Sempre que você não conseguir compreender que estamos todos, sem exceção, vivendo a mesma história; sempre que não ficar clara a ideia de que todos podem até partir do mesmo lugar (o que não é necessariamente verdade), mas nem todos tem a chance de ter os mesmos meios para fazer uma trajetória uniforme, te falta Nordeste.
Sempre que te parecer complicado ver que a diversidade não é uma novidade progressista, e sim a principal lição que a natureza ensina em seu próprio movimento milenar;
Sempre que soar complicada a compreensão de que a luta pela sobrevivência é instintiva a todo ser humano, mas que alguns deles vêem nessa batalha a coreografia de seus dias desde o momento do seu nascimento, te falta Nordeste.
Sempre que você conseguir recitar o sobrenome da sua família e resgatar a história de seus bisavós apenas ao pronunciá-lo, e não entender ao mesmo tempo, que muitos sobrenomes escondem bastardias e histórias incompletas – o que te coloca num lugar privilegiado – te falta Nordeste.
Não te falta só o Norte, para onde se vai.
Te falta Leste. Te falta nascer do sol. Te falta a Ponta do Seixas.
Te falta encher os olhos de luz antes das cinco da manhã.
Sol de verdade. Sal de verdade. Mar de verdade. Amar de verdade.
Te falta Virgulino. Graciliano. Aurélio. Te falta Zabé. Luiz. Castro Alves.
Dandara. Zumbi. Patativa. Rachel. Maria Quitéria.
Caetano. Gil. Science. Te falta Jorge Amado.
Te falta Nordeste.
Sempre que não passar pela sua cabeça sobre como um povo sem pernas consegue caminhar, como plantadores sem chuva conseguem frutificar, como gente sem recursos consegue vencer, como multidões de asas cortadas pelos coronéis e oligarquias conseguem voar teimosamente pela história do Brasil, sim, te falta Nordeste.

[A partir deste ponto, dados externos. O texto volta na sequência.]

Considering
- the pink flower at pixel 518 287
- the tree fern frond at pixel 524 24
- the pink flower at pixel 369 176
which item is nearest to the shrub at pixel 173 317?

Sempre que você me perguntar porque consigo ler a vida, as pessoas, a minha família, o menino na rua, a mulher na cidade, o cabra da peste, os bicos de renascença, o coração de muita gente, as tábuas das marés, as temperaturas altas e receber estranhos em minha casa sem marcar com antecedência, eu vou te responder: o que me faz entender tudo isso, é esse Nordeste dentro de mim.